Over the last few decades, a wide range of nickel alloys has been used in high-temperature industrial sectors to satisfy specific material performance goals for a few structurally and ecologically demanding applications [
1]. Its corrosion-resistant capabilities make nickel alloys a welcome choice in high-endurance applications [
2]. Corrosion resistance makes nickel-based alloys ideal for nuclear, marine, petrochemical, and other such industrial applications [
3]. The heat resistance capabilities of nickel-based alloys also make them useful for other industrial purposes [
4]. According to the aforementioned points, a hard turning can be considered as a practical machining process and offers many advantages, including direct machining of the workpiece in the hardened state, greater flexibility and cutting performance, and the elimination of the grinding process [
5]. The existing residual stress state of the component may be changed due to mechanical, thermal, or chemical factors [
6]. The mechanical factor is the material removal process, the thermal factor is the work done by friction, and the chemical factor is the possible reactions caused by cutting fluids [
7]. Mechanical effects and plastic deformations of the machining processes change the surface finish and microstructure [
8]. Thermal effects are created by the process, causing a change in the dislocation density and distribution and surface integrity [
9]. Besides, pressure and the cooling temperature are essential effects that contribute to the formation of residual stresses [
10]. The combination of these effects and other parameters of the machining like phase changing may form cracks on the surface of the component [
11]. The cracks are the consequence of residual stresses, which are created because of plastic deformation and phase changes [
12]. Phase changes are caused by local heating phenomena. Local heat increases due to friction and other abrasive effects of the machining. Tensile residual stresses are formed partially because of local heating [
13]. Machining residual stress origins from thermal and mechanical factors affect the reliability and lifetime of the component [
14,
15]. It has been well documented that the changes in cutting speed would change the residual stress depth profiles [
16]. M´Saoubi et al. illustrated that the lowest cutting speed leads to the lowest residual stress, while the highest cutting speed can cause a great temperature gradient in the tool and workpiece that produces the highest residual stress on the workpiece [
17]. Elsheikh et al. studied the induced residual stress imperfection during the machining operations and its consequence that can lead to lower fatigue life; hence, these phenomena should be analyzed and controlled. The affected layer is generated within the machined surface layer through the cutting process [
14]. Hua and Liu illustrated that the cutting conditions such as the cutting edge radius, feed rate, and shape of cutting edge at the finishing operation affect residual stress, surface hardness, and surface roughness [
18]. A previous research by Sasahara focused on the interaction of the cutting conditions with the machined surface property to some extent. Besides, the machining conditions’ effect on fatigue life is investigated through several fatigue tests using the specimen finished under various cutting conditions. It is shown that it is possible to get a longer fatigue life for machined parts than the virgin material or the carefully finished material without the affected layer, only by setting the proper cutting conditions. Such a situation was realized when the generated residual stress was small, and the induced surface hardness was high. A longer fatigue life for the machined components can be obtained by applying such cutting conditions as a low feed rate, a small corner radius, and a chamfered innovative tool [
19]. Schijve studied the various sources of residual stress present as (i) inhomogeneous plastic deformation, in many cases at notches, (ii) production processes especially cutting process, and (iii) heat treatment [
20].
In this research, according to ICME (Integrated Computational Materials Engineering), the development and supply of an innovative microstructure-based modeling approach are studied to predict the residual stresses induced in the machined surface during orthogonal cutting Inconel 718 with a geometrically determined cutting edge. Besides, grain size evolution is investigated by tracking temperature in the process taking advantage of the Johnson–Mehl–Avrami-Kolmogrov (JMAK) model relying on the capabilities of FORTRAN language in developing the user subroutine of VUHARD in the ABAQUS-explicit framework. The paper is organized as follows: Sect.

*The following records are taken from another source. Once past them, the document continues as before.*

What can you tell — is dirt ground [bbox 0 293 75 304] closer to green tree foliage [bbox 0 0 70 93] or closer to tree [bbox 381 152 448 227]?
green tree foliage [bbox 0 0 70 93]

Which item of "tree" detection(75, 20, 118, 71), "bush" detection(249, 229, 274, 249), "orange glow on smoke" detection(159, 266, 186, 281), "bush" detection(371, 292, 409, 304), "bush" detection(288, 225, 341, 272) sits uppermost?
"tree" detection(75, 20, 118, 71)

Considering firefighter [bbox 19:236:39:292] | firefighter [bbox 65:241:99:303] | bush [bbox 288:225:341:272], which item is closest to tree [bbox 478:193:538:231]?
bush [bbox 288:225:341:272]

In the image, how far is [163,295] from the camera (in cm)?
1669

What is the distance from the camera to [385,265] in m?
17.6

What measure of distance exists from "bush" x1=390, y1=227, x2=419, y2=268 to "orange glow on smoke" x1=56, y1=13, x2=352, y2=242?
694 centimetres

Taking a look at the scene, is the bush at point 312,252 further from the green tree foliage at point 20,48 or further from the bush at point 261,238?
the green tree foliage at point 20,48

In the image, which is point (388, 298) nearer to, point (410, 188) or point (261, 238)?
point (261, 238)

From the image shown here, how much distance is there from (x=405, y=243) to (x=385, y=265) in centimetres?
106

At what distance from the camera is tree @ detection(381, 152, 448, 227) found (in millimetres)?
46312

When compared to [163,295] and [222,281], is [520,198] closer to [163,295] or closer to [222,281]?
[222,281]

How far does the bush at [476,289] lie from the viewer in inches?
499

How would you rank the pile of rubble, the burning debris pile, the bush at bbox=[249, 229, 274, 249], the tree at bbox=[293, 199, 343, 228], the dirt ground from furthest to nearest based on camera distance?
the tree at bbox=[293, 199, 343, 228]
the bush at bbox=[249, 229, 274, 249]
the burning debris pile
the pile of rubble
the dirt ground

2 contains the aim and objective of the study. Section
3 includes the numerical approach, consisting of governing equations of the dynamic recrystallization (DRX) concept in material modeling. Section
4 focuses on the finite element (FE) modeling of the orthogonal cutting process using ABAQUS-explicit, which entails the implementation of formulation in the VUHARD user interface subroutine and utilized algorithm. Subsequently, in Sect.
5 the results from the proposed numerical method are presented and the effective input parameters vary to assess the efficiency of the model. In Sect.
6, conclusions are drawn and summarized.